* **Page text**:

+---+

Courtney Love is slamming the Rock and Roll Hall of Fame for “sexist gatekeeping” while protesting the lack of female and black artists highlighted by the Cleveland-based organization.
“If so few women are being inducted into the Rock Hall, then the nominating committee is broken,” Love wrote in a scathing op-ed published Friday in The Guardian.
“If so few Black artists, so few women of color, are being inducted, then the voting process needs to be overhauled. Music is a lifeforce that is constantly evolving — and they can’t keep up.”
The 58-year-old “Miss Narcissist” singer’s damning essay lists industry pioneers and visionaries like Sister Rosetta Tharpe, Chaka Khan, and Kate Bush as women who have been overlooked for years by the Rock Hall’s nominating board and voting body.
Love noted that Bush, for example, received her fourth HOF nomination last month, despite being eligible in 2004.
Chaka Khan was honored in Times Square on Oct. 25. Getty Images
“That year, Prince was inducted — deservedly, in his first year of eligibility — along with Jackson Browne, ZZ Top, Traffic, Bob Seger, the Dells, and George Harrison,” Love wrote.

+---+

* **Supplied records**:

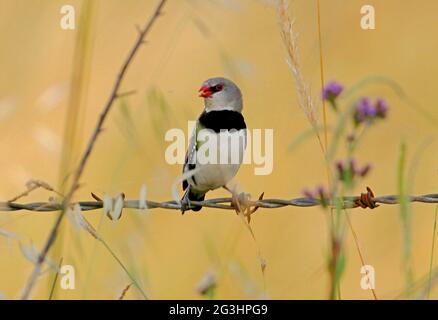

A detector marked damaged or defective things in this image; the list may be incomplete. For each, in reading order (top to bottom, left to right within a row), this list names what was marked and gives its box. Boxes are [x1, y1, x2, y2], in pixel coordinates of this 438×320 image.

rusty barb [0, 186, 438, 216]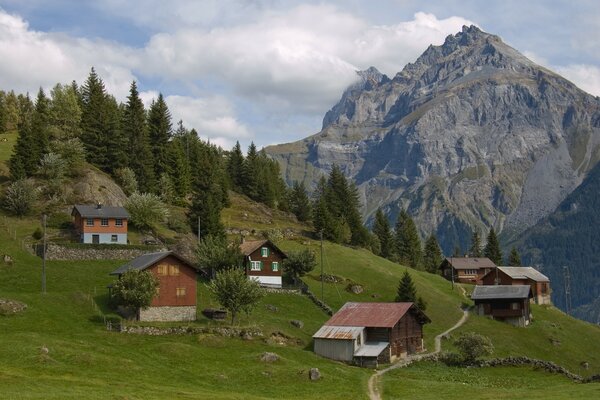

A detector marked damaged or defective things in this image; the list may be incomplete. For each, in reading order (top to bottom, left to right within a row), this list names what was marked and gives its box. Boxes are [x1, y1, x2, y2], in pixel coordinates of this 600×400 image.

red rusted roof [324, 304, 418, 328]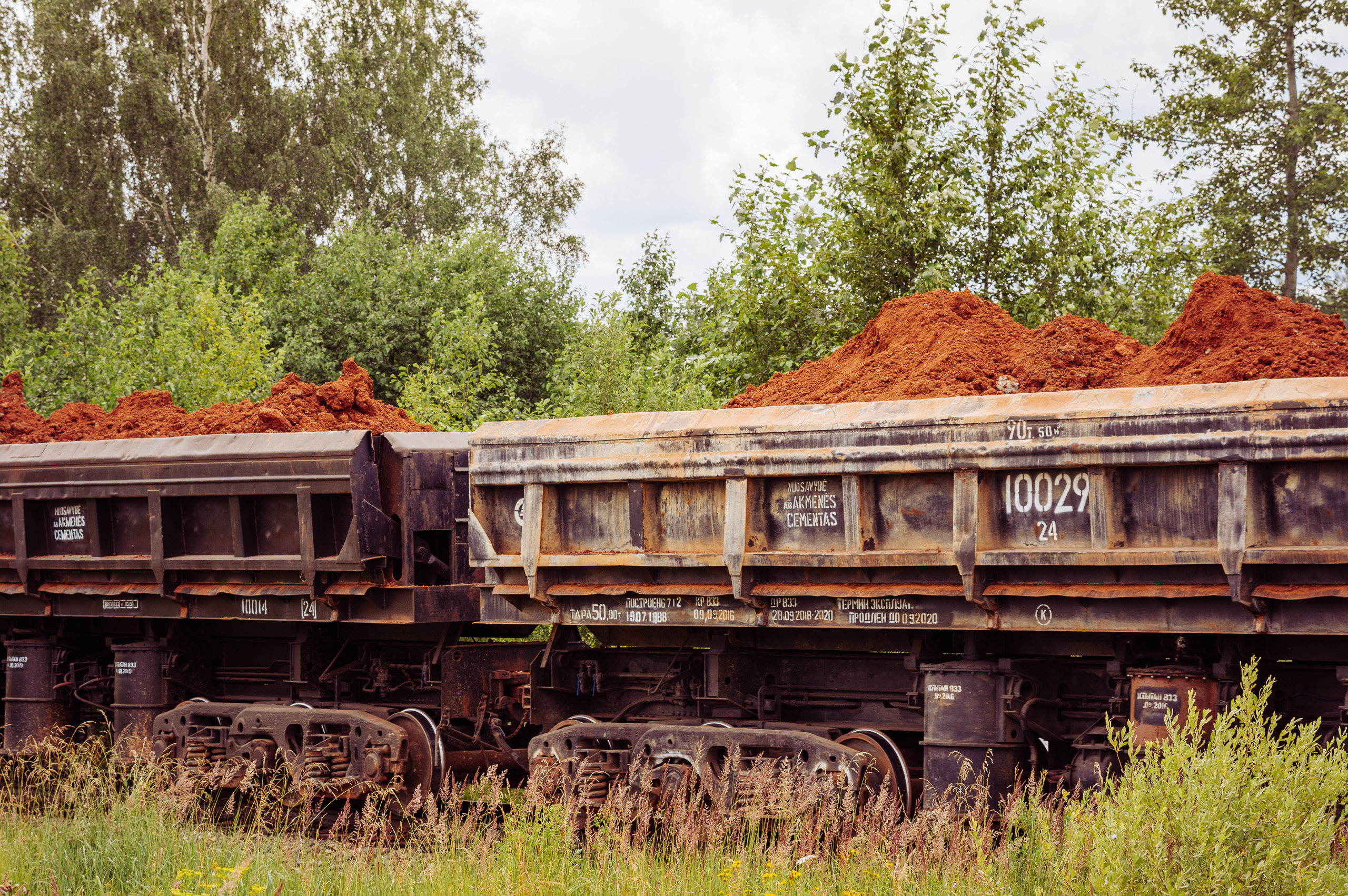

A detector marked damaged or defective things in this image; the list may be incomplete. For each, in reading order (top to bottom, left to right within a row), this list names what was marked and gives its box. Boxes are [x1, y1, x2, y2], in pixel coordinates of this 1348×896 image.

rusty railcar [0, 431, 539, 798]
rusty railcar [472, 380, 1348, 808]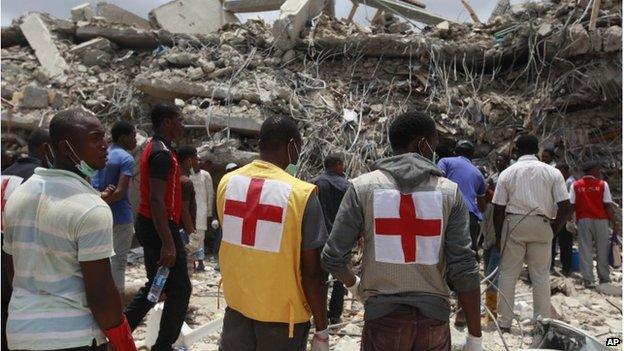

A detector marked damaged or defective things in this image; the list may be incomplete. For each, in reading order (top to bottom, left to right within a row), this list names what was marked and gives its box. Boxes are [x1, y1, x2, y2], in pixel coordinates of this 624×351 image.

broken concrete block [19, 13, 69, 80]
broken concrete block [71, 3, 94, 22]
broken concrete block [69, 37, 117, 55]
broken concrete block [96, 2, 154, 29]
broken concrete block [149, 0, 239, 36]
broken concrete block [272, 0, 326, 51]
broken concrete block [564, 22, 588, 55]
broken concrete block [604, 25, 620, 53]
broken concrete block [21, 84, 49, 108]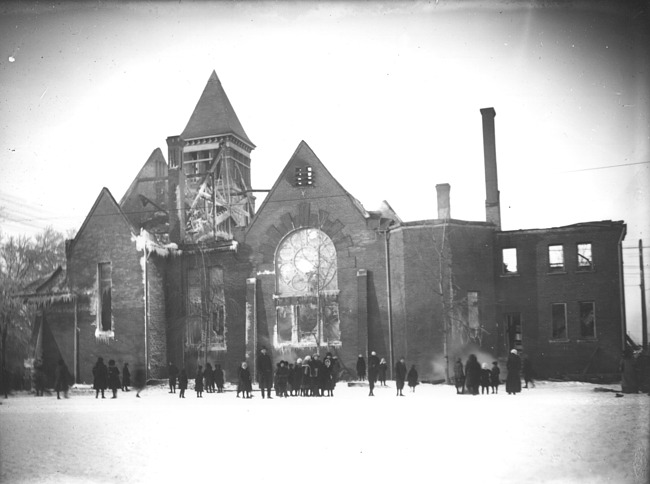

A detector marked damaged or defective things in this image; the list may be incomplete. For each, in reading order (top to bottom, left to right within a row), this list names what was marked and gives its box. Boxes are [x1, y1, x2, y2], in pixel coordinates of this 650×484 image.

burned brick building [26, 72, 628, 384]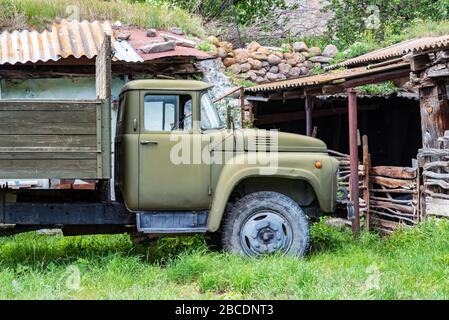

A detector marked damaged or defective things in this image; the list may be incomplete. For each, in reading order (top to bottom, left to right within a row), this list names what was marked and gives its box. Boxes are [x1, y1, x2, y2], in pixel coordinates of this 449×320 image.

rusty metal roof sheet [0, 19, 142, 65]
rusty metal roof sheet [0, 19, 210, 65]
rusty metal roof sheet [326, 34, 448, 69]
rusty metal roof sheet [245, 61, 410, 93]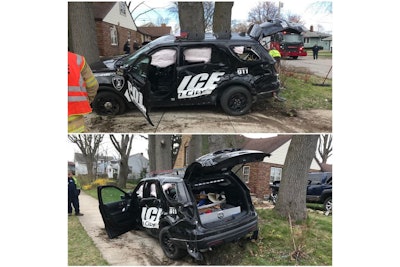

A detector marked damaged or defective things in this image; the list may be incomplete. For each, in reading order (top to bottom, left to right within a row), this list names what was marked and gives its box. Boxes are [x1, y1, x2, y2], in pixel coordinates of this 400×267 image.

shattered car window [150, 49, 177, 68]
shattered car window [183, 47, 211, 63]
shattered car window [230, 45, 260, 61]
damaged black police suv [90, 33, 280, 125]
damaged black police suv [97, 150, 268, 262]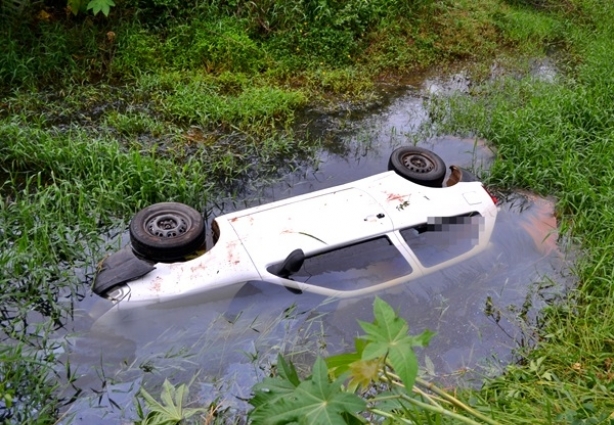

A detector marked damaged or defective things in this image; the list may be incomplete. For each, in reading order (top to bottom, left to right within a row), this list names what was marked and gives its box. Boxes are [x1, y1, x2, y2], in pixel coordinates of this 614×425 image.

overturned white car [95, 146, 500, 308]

+---+

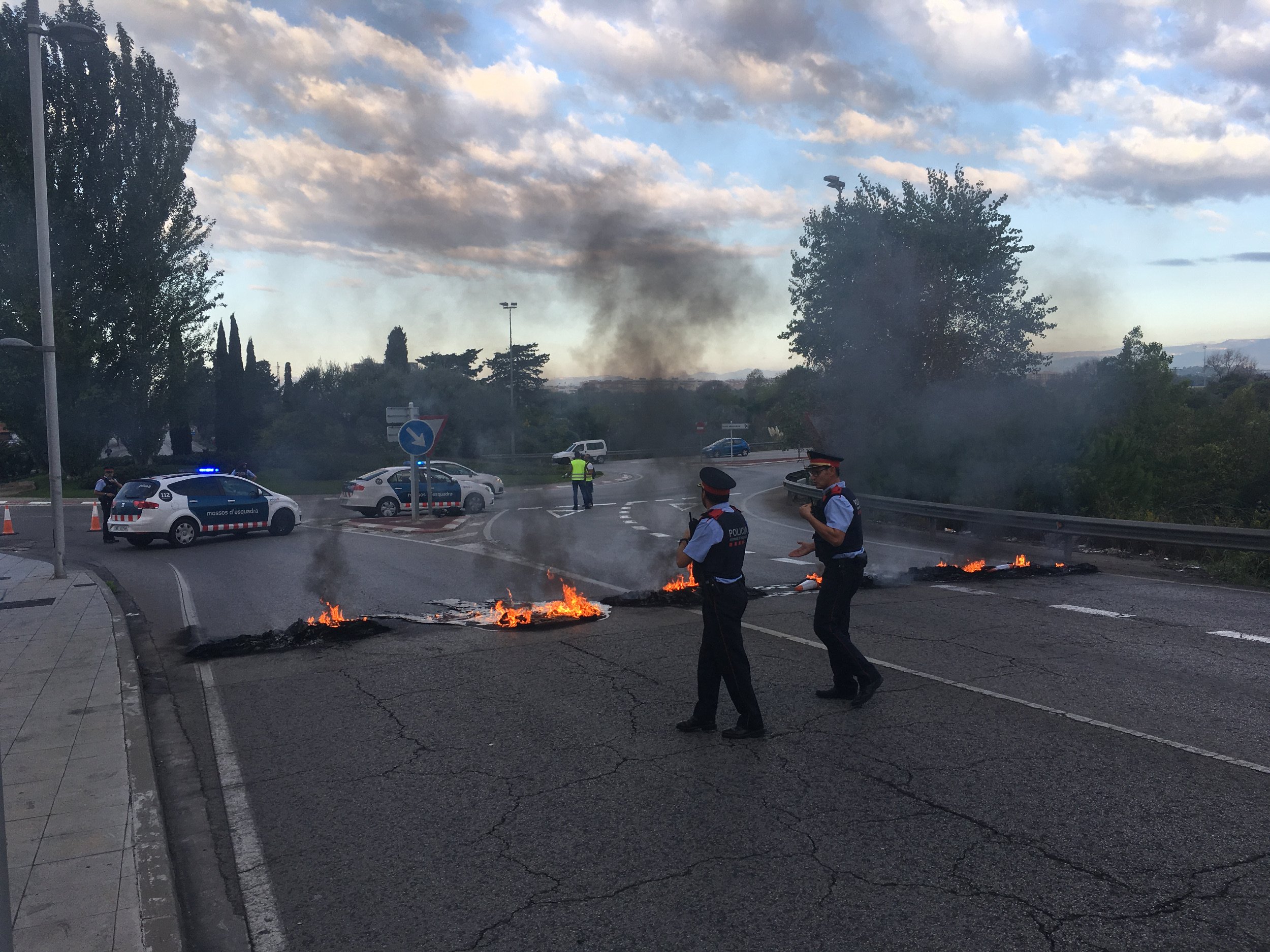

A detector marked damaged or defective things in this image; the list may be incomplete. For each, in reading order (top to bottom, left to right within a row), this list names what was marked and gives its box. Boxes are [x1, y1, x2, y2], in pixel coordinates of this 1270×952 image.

+---+

* **Required work**:
1) In the article about Courtney Love's criticism of the Rock and Roll Hall of Fame, which publication ran her op-ed?
2) Write the next part of the article about Courtney Love's criticism of the Rock and Roll Hall of Fame, starting after its final sentence.

* **Outputs for the tasks**:
1) The Guardian

2)
“The Rock Hall’s co-founder and then-chairman Jann Wenner (also the co-founder of Rolling Stone) was inducted himself. But Bush didn’t make it on the ballot until 2018 — and still she is not in.”
The Post has contacted reps for the Rock and Roll Hall of Fame for comment.
The Rock Hall formed in 1983. Artists become eligible for induction 25 years after the release of their first commercial recording. Nominee ballots are sent to an international voting body of more than 1,000 artists, historians, and members of the music industry.
Kate Bush attends a champagne reception at the 60th London Evening Standard Theatre Awards at the London Palladium on Nov. 30, 2014. Getty Images
Thanks to Netflix’s “Stranger Things,” Bush’s 1985 hit “Running Up That Hill (A Deal With God)” got a second life and expanded her influence to a new generation of fans.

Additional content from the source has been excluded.